Exercise set:
(1) Answer these questions from the blog post:
(a) Which two places are named as the sites of the photos?
(b) What piece of work is the writer reviewing?
(c) How long after activity does a crash more often hit?
(2) Duplicate the blog post from "The photos are" up to and including "down the road.".
(3) Pick up the blog post on winter photos and living with illness where it stops, and continue writing it.

Excerpted text:
■ ■ ■ ■ ■ ■ ■
I'm having trouble getting any decent photos lately. So I'm posting some photos from the early winter (pre-camera funkiness).
The photos are from little outings I've done close to home. One to my favourite city park (with a creek and trails through the woods) and a couple from an overlook down the road.
I'm really enjoying being alone here at home (my roommates are away). I'm resting lots and also getting things done (I'm reviewing a piece of writing for an academic journal)...While I would probably get lonely over the long term living alone, since my one housemate's been off work, I'm almost never alone. I find both the lack of social interaction, the quiet, and the chance to create my days as I go, very stress free.
I continue to be healthier than I was in the fall, however, I still have hours and days that are awful. Some of it is self-induced. If I'm feeling OK, I'll take the dog for a short jaunt, run a quick errand, or sit up longer than I should (seriously, sitting or standing too much can cause a crash). Sometimes it hits me a few hours after activity, but more often 36 to 48hrs later.
I can't tell you how ANGRY this illness makes me sometimes. I get so frustrated. If I have an even somewhat decent day and I try to do something, I get punished. For a logically minded person, it really makes no sense?!! How can going for a very short walk, or out for lunch, cause me to spend a day or three feeling like I have influenza: weak and sick?
■ ■ ■ ■ ■ ■ ■
Excerpts from a dataset:
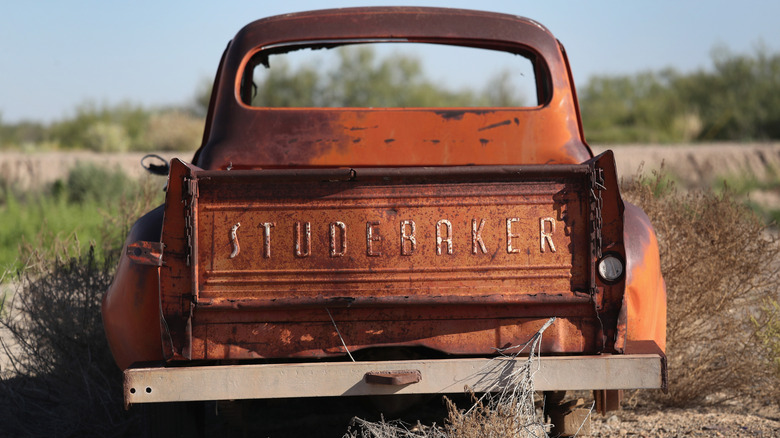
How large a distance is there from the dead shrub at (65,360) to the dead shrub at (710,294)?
119 inches

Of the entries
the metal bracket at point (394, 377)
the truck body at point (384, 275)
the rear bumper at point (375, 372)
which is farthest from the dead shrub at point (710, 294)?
the metal bracket at point (394, 377)

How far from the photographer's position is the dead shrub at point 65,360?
455 cm

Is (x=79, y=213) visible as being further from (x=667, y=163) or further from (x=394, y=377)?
(x=667, y=163)

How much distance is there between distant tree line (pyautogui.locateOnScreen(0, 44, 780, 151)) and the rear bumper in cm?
2366

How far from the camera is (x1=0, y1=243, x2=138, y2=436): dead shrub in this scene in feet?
14.9

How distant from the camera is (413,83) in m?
31.0

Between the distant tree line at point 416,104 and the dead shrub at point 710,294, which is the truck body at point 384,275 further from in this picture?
the distant tree line at point 416,104

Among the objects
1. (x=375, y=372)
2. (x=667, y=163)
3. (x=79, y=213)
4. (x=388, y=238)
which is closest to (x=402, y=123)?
(x=388, y=238)

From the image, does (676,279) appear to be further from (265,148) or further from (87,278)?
(87,278)

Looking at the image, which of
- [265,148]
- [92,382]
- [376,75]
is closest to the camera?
[265,148]

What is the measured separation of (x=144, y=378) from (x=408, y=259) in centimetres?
102

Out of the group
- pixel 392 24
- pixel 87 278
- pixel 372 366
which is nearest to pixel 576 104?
pixel 392 24

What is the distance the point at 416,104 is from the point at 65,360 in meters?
24.8

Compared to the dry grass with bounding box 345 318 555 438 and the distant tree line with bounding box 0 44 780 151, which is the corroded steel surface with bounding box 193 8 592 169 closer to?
the dry grass with bounding box 345 318 555 438
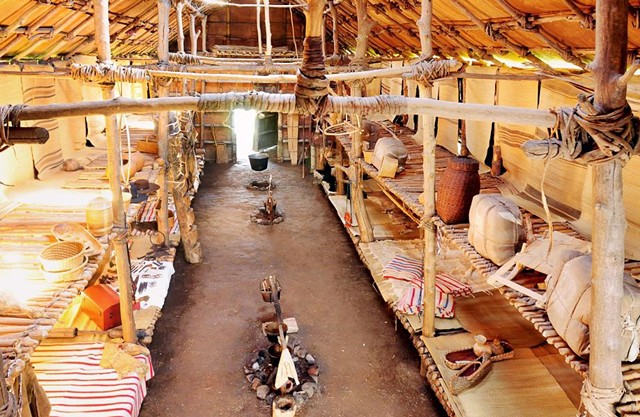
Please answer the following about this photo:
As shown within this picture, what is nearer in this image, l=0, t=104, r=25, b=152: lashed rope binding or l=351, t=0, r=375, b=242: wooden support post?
l=0, t=104, r=25, b=152: lashed rope binding

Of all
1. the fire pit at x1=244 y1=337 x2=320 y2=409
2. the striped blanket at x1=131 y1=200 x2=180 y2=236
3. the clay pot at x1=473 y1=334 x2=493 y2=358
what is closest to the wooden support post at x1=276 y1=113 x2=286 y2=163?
the striped blanket at x1=131 y1=200 x2=180 y2=236

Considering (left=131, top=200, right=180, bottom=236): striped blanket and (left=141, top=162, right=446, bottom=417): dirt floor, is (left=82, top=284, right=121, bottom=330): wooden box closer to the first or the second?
(left=141, top=162, right=446, bottom=417): dirt floor

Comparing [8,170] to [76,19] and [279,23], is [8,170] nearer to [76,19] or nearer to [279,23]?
[76,19]

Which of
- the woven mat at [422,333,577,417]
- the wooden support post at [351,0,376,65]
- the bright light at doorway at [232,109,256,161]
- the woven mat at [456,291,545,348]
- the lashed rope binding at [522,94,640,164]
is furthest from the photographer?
the bright light at doorway at [232,109,256,161]

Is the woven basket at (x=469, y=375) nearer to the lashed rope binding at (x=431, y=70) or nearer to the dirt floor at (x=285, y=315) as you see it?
the dirt floor at (x=285, y=315)

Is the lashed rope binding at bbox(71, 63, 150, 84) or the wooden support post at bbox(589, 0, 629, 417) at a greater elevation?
the lashed rope binding at bbox(71, 63, 150, 84)

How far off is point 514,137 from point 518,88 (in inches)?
Answer: 30.4

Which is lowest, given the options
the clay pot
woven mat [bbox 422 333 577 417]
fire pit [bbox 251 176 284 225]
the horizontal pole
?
woven mat [bbox 422 333 577 417]

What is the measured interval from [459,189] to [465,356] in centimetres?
212

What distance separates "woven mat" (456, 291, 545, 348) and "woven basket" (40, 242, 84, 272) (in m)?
5.14

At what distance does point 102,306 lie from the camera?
■ ■ ■ ■ ■ ■ ■
Answers to the problems:
(1)
(a) The writer's favourite city park, with a creek and trails through the woods, and an overlook down the road.
(b) A piece of writing for an academic journal.
(c) 36 to 48 hours later.

(2)
The photos are from little outings I've done close to home. One to my favourite city park (with a creek and trails through the woods) and a couple from an overlook down the road.

(3)
Honestly, how does this make biologic sense? Clearly I have a immune reaction to activity. I got a sore throat, swollen glands, headache, breathing ache, and dizziness from working on a puzzle too long. I thought I was coming down with a cold, but realized after resting that it was just the same old M.E. symptoms - symptoms that eased once I lay in bed for a few hours.
What bothers me even more is that I've been attentive, lately, to how deconditioned and weak my body is after 9 1/2 years of illness. For someone who was so physically active, in fact, had a job that involved continual physical activity, it is such a hard thing to observe in myself. And yet when I try to do little things to recondition, I collapse 1 to 2 days later with the inevitable crash.
Do you ever feel like you are banging your head against a brick wall? I sure do and yet I can't seem to find a way around, through, over, or under it?